Callaghan snorts again, rubbing his forehead. For a few moments, silence stretches between them once more. Hiro toys with the phone cord, not sure what else to say.

The professor takes a breath. "How did you…?" He stops. Hiro waits impassively, unwilling to prompt anything further. After a moment, the man tries again. "How did you do it? How did you keep from attacking me?" Callaghan asks finally, his voice still quiet. "You were so relentless about hurting me at first, that first time we fought, and then you just...let it all go.
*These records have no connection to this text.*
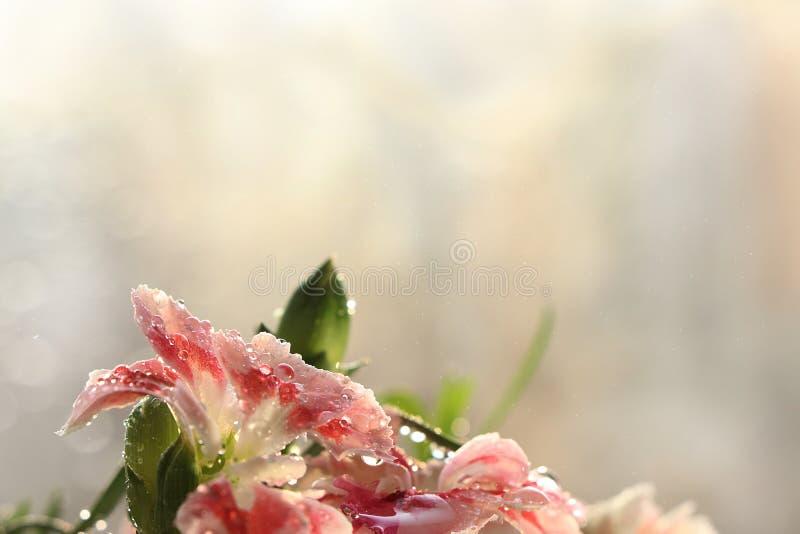 Fr?hling verwischte Hintergrund mit bokeh und Gartennelken nach Regen im Garten, selektiver Fokus, lizenzfreies stockfoto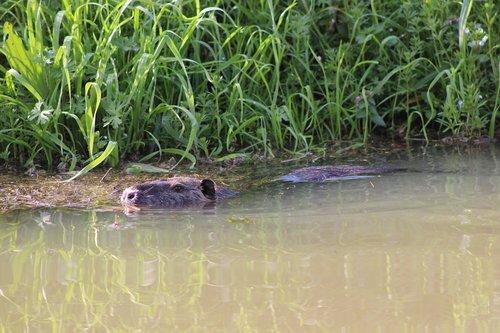 river rat  coypu  animal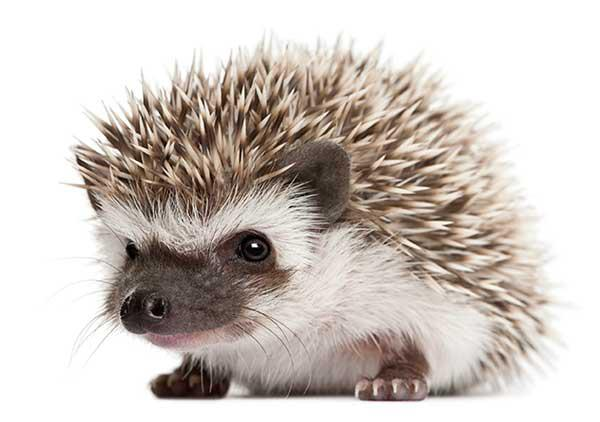 hedgie photo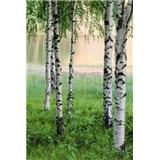 Fototapety Nordic Forest
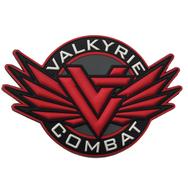 Valkyrie Combat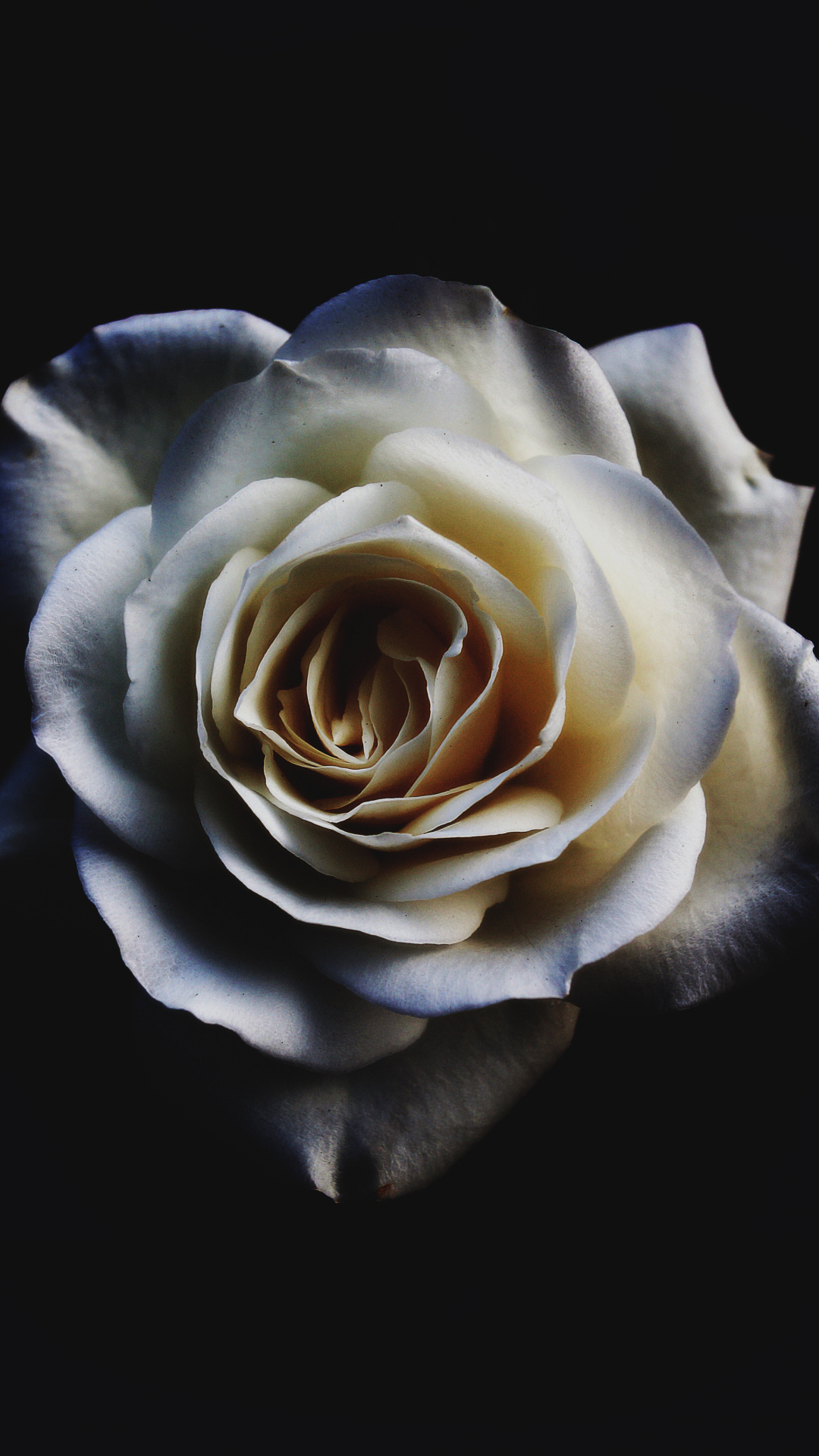 Flower, Rose, White iPhone Wallpaper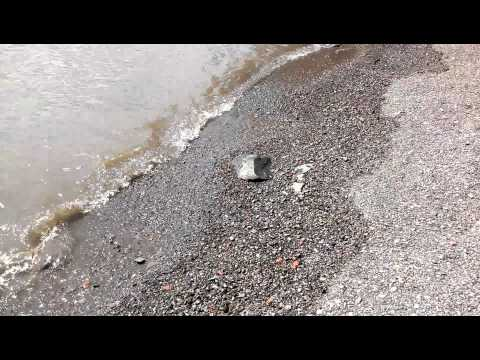 HTC DROID Incredible 4G LTE sample 1080p video
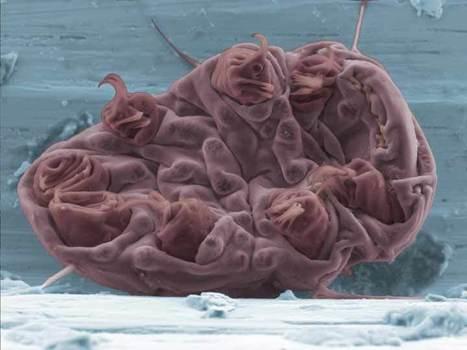 Extrémophiles   EntomoScience   Scoop.it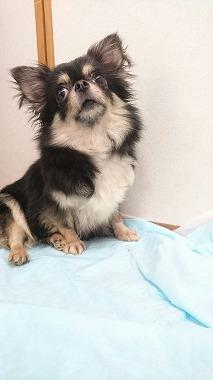 f:id:dog_life_saving:20170525140040j:image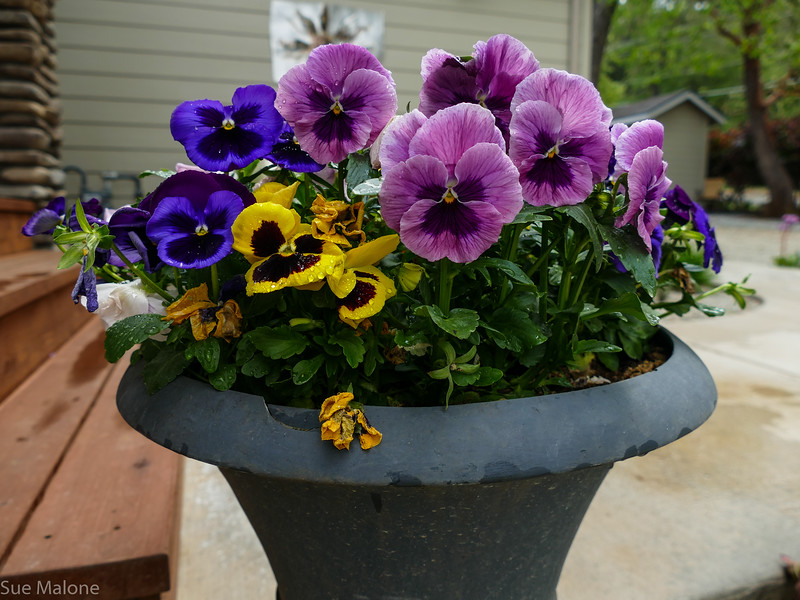 pansies holding up but when it gets really hot they will get moved to a shadier spot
Instead of fighting me the next time, you tried to talk me out of what I was doing, even though I'd…" the words are unspoken, but Hiro hears it all. _Even though I'd killed your brother._

It strikes Hiro that this is the most emotion he has seen out of Callaghan in the entire time he's been here. Regret and sadness swim across his face, and he presses the phone to his ear with both hands as if to make sure he absorbs anything Hiro can offer.

Hiro thinks back to that time. It's hard to wade through the months that have passed since, months filled with the deep pits of _Tadashi's funeral_ and _empty spaces in the house_ and _depression_ as well as the broad peaks of _patrolling with friends_ and _flying after dinner_ and _SFIT classes._

He's come so far since then. But the truth is that there isn't much separating him and Callaghan. Their irrational rage had been worryingly similar, and they'd shared a mutual lust for revenge. It's enough to make Hiro cringe sometimes, his understanding of just how easily he could have sunk to Callaghan's level. "I had good friends to pull me through," he says finally. It's his customary response to this kind of question, and it's definitely true. But there's also a bit more to it. "I also...I wanted...well. Tadashi had just died. And I wanted to make him proud, or…" he shakes his head slowly. The emotion is too complex for him to put a name to it. Part of him wanted to make Tadashi proud, another wanted to follow his footsteps, to compete with him as only siblings can. Another just wanted to honor his brother's memory.

"Anyway. That idea—thinking about what Tadashi would have wanted—it made things easier. It gave me a direction. After that, the problem was just stripping away all the useless things that wouldn't let me get any further, like trying to get back at you for what you did. That wouldn't have helped me at all, and it wasn't what Tadashi would have wanted.

"It's like in robotics," he adds suddenly, smiling in spite of himself. "How your system becomes more reliable over time as you hone it for a specific purpose. You make it waste less energy, cost less. Make it simpler, more streamlined. Once I knew what I wanted, I stripped away everything that was useless to me. I'm still trying to do that, to...to figure out my goals and how to hone everything toward hitting them. And it's still hard to do, and I've had a lot of help, but that's how I held back. How I'm still holding back."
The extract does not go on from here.